> WHAT THIS TASK INVOLVES
In the construction output report, by what percentage did construction output grow in the three months to April 2021 compared with the previous three-month period?

> SELECTED TEXT

......

Latest numbers from the Office for National Statistics (ONS) show that output now stands slightly above its pre-pandemic February 2020 level.
New work continues to be subdued but the level of repair & maintenance is stronger.
Monthly construction output fell by 2.0% in April 2021 compared with March 2021, falling to £13,961m, and was the first month-on-month fall since December 2020 when output fell by 2.2%. New work was done 2.9%, while repair & maintenance was down 0.6%.
The level of construction output in April 2021 remains 0.3% above the February 2020 pre-pandemic level despite the monthly fall. New work was 3.4% below the February 2020 level; repair & maintenance work remains 7.1% above the February 2020 level.
In contrast to the monthly fall, construction output grew by 5.1% in the three months to April 2021 compared with the previous three-month period, because of a 5.2% increase in new work and 4.9% increase in repair & maintenance.
Clive Docwra, managing director of property and construction consultancy McBains, commented: “Output falling by 2.0% in April is a cause for concern for the construction sector, but may reflect the fact that growth over March was higher than expected.

......

> PROVIDED DATA

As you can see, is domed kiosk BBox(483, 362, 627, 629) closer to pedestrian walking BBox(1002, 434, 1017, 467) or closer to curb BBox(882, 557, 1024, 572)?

......

> TASK SOLUTION
5.1%